The best feature on the mixtape comes in the form of A$AP Rocky, on the track “Freaky.” He sacrifices his usual sporadic delivery for a more chant like flow that becomes hypnotic as it progresses. Juicy and Rocky rap about the temptations of sexually seductive southern women, an unoriginal topic, but a wildly entertaining track none the less. Cardi B’s then takes the role of the seductress on “Kamasutra,” as she pleads for Juicy to beat it up until the sun rises. He reassures her that he’s up to the task, and I can already see this track turning the most conservative girls in the club into a group of untamed twerkers.
Juicy samples the throwback Three 6 track, “Ass & Titties,” for “Watch Money Fall” featuring Rick Ross and Project Pat. This anthemic banger is one of the best tracks on the mixtape. The beat is simply gorgeous, ghostly female vocals drifting around behind the percussions are enticing enough to warrant a click on the “repeat” button. Rick Ross doesn’t disappoint with an efficient and effective verse that outshines Juicy on the track, while Project Pat just has fun with it.
Although Juicy may be a veteran, he allows several young stars to shine (or, at least, he gives them the opportunity to do so-- they don't all seize it) on Highly Intoxicated; that's a seeming theme with this project, and proof of Juicy's constant ability to keep his hand on the pulse of a generation that's half his age. Smokepurpp features on "D'Usse & Ciroc," a song about mixing both Jay-Z's and Diddy's liquor brands, while XXXTentacion hops on "Show Time." Smokepurpp employs a lackluster flow and XXXTentacion mumbles through his entire verse; neither rapper impresses or showcases their full potential, nor are they memorable in the grand scheme of the project. In comparison, newcomer and perhaps least well-known feature of the batch, YKom, slaughters "Up There." A Tennessee native, Ykom's name stands for "Young King of Memphis." After listening to his acidic flow and uncanny delivery, he may actually deserve that title.

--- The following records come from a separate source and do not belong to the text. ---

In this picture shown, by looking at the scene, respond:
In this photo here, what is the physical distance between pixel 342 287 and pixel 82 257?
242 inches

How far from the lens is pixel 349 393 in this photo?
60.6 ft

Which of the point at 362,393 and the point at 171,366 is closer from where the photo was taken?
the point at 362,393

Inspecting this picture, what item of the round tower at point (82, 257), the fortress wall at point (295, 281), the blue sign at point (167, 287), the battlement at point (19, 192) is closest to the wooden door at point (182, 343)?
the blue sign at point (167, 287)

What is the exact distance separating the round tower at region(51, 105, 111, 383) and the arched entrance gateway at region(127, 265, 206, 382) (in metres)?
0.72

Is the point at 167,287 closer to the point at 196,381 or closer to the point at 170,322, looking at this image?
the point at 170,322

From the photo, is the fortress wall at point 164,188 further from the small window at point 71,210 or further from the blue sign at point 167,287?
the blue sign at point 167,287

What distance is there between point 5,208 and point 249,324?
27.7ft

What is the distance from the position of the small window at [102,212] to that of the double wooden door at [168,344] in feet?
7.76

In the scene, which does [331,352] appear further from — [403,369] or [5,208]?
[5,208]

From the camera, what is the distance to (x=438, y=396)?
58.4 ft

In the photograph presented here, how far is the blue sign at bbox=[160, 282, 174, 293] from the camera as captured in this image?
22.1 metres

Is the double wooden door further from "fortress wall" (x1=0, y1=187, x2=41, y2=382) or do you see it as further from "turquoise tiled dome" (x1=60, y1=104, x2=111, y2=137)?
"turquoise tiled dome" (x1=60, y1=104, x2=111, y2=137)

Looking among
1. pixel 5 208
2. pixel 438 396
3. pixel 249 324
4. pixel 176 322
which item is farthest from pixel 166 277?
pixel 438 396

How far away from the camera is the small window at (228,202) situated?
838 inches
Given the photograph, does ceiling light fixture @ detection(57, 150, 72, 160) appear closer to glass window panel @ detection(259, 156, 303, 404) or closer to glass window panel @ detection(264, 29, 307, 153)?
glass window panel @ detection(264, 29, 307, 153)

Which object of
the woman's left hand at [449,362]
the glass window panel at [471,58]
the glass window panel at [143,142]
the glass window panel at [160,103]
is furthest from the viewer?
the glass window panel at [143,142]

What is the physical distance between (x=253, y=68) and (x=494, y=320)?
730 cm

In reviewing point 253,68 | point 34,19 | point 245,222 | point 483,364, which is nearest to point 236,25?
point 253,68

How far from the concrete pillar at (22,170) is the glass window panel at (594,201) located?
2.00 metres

Overall, Juicy J’s new project is everything you want it to be, but not everything you would expect. The crunk horrorcore sound is resurrected by the $uicide Boy$ flawlessly. Nostalgic Three 6 fans will either love the recreated sound, or else be bitter that it's not with the original creators. Don’t take Highly Intoxicated too seriously, but don’t sleep on it either. At 42-years old (!), Juicy J shows no signs of slowing down. His delivery is as crisp as ever, his punchlines are still entertaining. He manages to pay homage, re-invent, and give a spotlight to the youth all at the same time. With an album in the works titled Rubba Band Business, Juicy is again harkening back to an era bygone, and thus, the rapper does well with Highly Intoxicated as a precursor, to both set the tone and direction. The feeling, presently, is that we may get a return to the 2013-Juicy height of popularity. Stay Trippy Mane!